Orthogonal frequency division multiplexing (OFDM) is widely regarded as the key underlying air interface technology for wireless systems such as WiMAX and 3GPP long term evolution (LTE). Due to the inherent nature of these technologies, OFDM signals have high peak-to-average power ratio (PAR) that adversely impacts the efficiency of power amplifiers (PAs) used in wireless basestations.
Crest factor reduction (CFR) schemes help reduce PAR and are widely implemented for code division multiple access (CDMA) systems. When used in conjunction with OFDM signals, CFR schemes developed primarily for CDMA signals exhibit poor performance given the stringent error vector magnitude (EVM) requirements specified in a standard such as WiMAX.
Altera’s CFR for OFDM reference design is a low-latency, high-performance design that significantly reduces the PAR of the output signal while being standards compliant, leading to improved power amplifier efficiency and reduced cost. Although WiMAX is taken as an example, the design can be applied to a wide variety of OFDM-based wireless systems including LTE and future 4G systems.
Algorithm Overview
The CFR algorithm described is based on a modified version of the algorithm in Constrained Clipping for Crest Factor Reduction in Multiple-User OFDM [1]. This algorithm offers these key advantages:
- No receiver-side modifications needed
- Never violates the spectral mask
- Always meets the error vector magnitude specification
- Allows good PAR reductions
Figure 1 shows the CFR algorithm block diagram.
Figure 1. CFR Algorithm Block Diagram
Despite the original algorithm [1] suggesting an optimal method for achieving the target output EVM, the hardware resources and latency required to implement such a large sorting network is not feasible. Instead, you can use a reduced complexity technique that requires minimal resources. Due to the statistical distribution of the errors introduced by the polar clipping block, the output PAR of the reduced complexity technique is almost identical to the output PAR of the original algorithm.
Hardware Implementation
Emerging wireless technologies such as WiMAX and LTE increasingly employ the use of multiple antennas for techniques such as multiple-input multiple-output (MIMO). As a result, the hardware platform must have a very high throughput processing capability to perform complex functions such as CFR that would be required for each antenna separately.

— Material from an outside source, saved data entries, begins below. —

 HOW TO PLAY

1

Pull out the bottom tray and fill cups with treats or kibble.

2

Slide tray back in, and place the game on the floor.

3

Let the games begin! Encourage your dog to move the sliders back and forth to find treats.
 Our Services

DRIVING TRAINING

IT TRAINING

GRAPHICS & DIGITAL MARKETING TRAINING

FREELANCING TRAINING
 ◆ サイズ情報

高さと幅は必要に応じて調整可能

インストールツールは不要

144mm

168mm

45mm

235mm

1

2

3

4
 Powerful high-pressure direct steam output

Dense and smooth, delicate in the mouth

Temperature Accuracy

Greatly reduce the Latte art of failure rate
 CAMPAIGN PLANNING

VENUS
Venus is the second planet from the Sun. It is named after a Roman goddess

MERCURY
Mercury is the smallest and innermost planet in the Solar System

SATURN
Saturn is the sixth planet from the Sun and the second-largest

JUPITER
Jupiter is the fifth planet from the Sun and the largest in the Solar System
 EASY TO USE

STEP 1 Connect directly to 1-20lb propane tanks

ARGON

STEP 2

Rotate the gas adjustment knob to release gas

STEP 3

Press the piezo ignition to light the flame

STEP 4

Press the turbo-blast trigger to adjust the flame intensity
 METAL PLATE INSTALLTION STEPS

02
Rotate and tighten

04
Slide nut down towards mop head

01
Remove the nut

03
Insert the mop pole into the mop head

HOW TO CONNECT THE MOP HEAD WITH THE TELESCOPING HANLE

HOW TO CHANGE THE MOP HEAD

The combination of Altera’s high-performance, lowest power Stratix® series FPGAs and HardCopy® ASICs provide a unique opportunity to design for volume from inception, while avoiding time consuming and risky ASIC conversions. Stratix series FPGAs provide an effective mix of on-chip memory and high-performance signal processing capability to achieve the lowest cost-per-channel in next-generation LTE RF card and remote radio head (RRH) designs. With unique low power consumption features such as Programmable Power Technology and selectable core voltage, Stratix series FPGAs meet these allowable power consumption levels. The high density of Stratix series FPGAs also provides unprecedented levels of integration, enabling single-chip solutions for multiple antenna-based systems, with further cost, size, and power consumption reduction via risk-free seamless migration to HardCopy ASICs.
Figure 2 shows an example of the CFR design integrated into a 10-MHz LTE wireless system. The CFR module processes three baseband channels where each channel has a sampling rate of 15.36 MSPS. The baseband channels are multiplexed together such that each frequency domain OFDM symbol is presented to the CFR module in a sequential fashion.
Figure 2. Example System Integration of CFR in 10-MHz LTE System
At the output of the CFR, the symbols are in the time domain and have been interpolated by a factor of four. The CFR uses an intermediate frequency of 61.44 MSPS, which requires no further upconversion. If an IF sampling frequency of 122.88 MSPS is required, just one single stage of interpolation by two filters is required.
Related Links
[1] C. Zhao, R. J. Baxley, G. T. Zhou, D. Boppana, and J. S. Kenney, Constrained Clipping for Crest Factor Reduction in Multiple-user OFDM, in Proc. IEEE Radio and Wireless Symposium, pp. 341-344, Jan. 2007.